- **Dataset entries**
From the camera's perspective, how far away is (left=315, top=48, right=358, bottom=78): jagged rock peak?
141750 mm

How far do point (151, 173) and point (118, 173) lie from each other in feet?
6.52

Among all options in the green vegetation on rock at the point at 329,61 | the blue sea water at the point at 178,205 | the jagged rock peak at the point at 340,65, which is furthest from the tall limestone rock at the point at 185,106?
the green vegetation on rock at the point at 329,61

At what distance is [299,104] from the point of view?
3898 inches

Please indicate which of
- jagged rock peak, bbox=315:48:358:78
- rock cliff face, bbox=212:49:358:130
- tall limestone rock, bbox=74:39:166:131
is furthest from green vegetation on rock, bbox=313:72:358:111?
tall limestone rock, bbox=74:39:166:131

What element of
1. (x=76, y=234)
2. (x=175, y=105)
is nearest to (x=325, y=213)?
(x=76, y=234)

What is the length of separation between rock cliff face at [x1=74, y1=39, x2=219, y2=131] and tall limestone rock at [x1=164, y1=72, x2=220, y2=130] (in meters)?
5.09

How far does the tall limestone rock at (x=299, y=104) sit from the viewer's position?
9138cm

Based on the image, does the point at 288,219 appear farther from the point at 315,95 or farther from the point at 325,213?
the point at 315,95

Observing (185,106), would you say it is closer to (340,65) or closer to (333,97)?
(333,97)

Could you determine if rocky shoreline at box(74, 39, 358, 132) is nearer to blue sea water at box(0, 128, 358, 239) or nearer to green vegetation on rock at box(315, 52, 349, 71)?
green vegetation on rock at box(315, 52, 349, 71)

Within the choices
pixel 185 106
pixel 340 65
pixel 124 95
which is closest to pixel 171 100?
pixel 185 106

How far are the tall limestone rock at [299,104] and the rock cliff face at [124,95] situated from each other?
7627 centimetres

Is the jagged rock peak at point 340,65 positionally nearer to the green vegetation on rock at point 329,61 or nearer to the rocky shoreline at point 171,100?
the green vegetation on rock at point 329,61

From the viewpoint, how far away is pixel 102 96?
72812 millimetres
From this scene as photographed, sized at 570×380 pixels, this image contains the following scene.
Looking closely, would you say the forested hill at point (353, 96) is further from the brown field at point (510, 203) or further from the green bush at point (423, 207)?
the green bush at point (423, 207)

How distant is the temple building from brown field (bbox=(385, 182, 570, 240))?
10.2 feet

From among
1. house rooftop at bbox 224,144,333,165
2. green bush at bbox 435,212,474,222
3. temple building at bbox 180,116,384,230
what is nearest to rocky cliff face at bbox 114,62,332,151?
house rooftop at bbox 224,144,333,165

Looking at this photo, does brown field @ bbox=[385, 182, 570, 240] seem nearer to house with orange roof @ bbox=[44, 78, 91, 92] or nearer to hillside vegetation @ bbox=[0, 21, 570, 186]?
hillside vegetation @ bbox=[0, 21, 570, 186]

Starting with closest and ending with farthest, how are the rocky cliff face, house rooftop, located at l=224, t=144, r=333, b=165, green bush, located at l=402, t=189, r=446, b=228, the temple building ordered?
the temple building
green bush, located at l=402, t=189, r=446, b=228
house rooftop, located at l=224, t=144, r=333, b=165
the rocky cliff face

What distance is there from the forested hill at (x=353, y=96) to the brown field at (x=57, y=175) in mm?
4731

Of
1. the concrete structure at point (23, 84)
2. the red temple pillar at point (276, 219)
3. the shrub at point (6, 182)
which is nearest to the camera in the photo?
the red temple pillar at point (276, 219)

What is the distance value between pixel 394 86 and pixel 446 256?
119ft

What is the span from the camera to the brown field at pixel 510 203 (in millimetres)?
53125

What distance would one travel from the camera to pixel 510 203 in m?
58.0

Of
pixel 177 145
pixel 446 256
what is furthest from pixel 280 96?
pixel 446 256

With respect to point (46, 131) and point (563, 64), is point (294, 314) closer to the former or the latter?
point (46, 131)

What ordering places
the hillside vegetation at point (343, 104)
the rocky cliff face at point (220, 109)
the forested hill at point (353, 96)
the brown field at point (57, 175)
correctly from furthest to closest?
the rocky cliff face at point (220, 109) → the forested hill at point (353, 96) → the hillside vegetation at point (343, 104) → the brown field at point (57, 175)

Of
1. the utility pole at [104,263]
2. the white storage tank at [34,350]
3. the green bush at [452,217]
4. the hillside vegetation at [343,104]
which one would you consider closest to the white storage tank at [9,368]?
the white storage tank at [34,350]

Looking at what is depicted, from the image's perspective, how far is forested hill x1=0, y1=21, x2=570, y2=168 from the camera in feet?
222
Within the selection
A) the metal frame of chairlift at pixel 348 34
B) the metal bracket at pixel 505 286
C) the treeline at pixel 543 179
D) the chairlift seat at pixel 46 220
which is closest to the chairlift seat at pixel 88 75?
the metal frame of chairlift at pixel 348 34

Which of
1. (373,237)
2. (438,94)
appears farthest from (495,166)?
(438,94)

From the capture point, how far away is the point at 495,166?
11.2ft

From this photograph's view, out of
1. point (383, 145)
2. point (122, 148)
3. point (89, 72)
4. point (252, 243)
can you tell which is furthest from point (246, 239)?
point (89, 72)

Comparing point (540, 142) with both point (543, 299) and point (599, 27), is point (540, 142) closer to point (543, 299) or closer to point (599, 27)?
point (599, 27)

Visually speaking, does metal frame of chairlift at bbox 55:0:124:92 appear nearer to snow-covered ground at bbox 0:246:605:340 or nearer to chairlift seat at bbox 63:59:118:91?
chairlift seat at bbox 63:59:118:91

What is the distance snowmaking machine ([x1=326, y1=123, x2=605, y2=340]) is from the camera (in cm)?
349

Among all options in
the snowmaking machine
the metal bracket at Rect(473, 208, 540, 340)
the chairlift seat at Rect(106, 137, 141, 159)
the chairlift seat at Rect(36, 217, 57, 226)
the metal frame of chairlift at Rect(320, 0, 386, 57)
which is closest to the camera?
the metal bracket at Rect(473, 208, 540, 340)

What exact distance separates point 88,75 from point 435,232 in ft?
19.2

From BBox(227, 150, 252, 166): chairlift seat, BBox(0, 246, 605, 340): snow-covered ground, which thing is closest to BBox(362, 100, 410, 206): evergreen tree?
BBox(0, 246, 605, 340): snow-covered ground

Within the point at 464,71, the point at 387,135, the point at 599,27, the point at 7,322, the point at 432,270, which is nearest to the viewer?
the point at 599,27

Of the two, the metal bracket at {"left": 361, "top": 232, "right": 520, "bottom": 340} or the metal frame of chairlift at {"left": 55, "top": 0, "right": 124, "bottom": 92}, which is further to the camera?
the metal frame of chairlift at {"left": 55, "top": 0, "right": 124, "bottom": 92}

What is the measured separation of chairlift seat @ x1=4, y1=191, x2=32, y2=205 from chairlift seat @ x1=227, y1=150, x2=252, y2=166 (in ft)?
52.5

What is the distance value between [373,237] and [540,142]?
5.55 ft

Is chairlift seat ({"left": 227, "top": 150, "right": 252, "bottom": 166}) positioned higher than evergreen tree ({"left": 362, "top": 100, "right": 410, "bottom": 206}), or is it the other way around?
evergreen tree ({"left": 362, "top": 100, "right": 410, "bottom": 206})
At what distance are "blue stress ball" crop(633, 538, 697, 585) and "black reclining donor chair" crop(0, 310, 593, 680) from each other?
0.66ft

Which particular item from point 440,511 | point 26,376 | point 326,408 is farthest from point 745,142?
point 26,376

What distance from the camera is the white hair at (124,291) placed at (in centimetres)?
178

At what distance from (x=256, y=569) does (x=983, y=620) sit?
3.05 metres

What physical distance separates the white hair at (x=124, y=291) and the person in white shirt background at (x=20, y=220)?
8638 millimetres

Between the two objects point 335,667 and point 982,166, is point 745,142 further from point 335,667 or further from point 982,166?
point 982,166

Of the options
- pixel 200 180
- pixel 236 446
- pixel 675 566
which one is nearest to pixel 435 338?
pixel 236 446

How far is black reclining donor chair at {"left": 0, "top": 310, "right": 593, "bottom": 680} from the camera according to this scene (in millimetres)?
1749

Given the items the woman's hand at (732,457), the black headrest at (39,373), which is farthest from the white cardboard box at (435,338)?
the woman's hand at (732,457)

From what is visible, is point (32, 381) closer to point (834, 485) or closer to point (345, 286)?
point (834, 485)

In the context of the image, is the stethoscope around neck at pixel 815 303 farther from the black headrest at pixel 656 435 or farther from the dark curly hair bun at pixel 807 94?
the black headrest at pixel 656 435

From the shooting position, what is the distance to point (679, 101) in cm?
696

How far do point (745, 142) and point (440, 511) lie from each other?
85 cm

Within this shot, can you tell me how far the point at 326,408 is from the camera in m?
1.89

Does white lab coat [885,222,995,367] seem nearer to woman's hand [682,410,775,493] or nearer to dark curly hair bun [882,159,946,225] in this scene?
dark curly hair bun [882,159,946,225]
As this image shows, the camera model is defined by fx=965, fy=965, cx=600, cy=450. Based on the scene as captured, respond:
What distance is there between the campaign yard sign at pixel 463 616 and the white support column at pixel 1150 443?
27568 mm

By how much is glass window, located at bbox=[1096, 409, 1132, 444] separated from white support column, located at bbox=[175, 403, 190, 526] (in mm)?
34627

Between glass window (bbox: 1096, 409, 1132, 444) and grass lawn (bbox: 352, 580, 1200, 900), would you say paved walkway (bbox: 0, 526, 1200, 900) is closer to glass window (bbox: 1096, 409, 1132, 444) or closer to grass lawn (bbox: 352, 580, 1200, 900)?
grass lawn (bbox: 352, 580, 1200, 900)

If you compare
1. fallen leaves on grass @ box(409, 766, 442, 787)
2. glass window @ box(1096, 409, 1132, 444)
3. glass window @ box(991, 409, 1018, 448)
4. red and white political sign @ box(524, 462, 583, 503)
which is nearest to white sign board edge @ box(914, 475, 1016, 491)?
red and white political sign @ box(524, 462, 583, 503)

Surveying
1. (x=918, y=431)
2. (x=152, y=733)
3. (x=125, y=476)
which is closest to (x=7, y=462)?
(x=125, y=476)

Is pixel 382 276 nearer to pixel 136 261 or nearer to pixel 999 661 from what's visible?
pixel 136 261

- **Directions for this task**
Repeat the entries from the beginning through the line containing "3898 inches", swapping every "jagged rock peak" for "pointed rock summit" and keeping everything else unchanged.

- **Reply**
From the camera's perspective, how far away is (left=315, top=48, right=358, bottom=78): pointed rock summit?
141750 mm

How far do point (151, 173) and point (118, 173) lie from each other in feet?
6.52

Among all options in the green vegetation on rock at the point at 329,61 | the blue sea water at the point at 178,205 | the pointed rock summit at the point at 340,65, which is furthest from the tall limestone rock at the point at 185,106?
the green vegetation on rock at the point at 329,61

At what distance is [299,104] from the point of view?
3898 inches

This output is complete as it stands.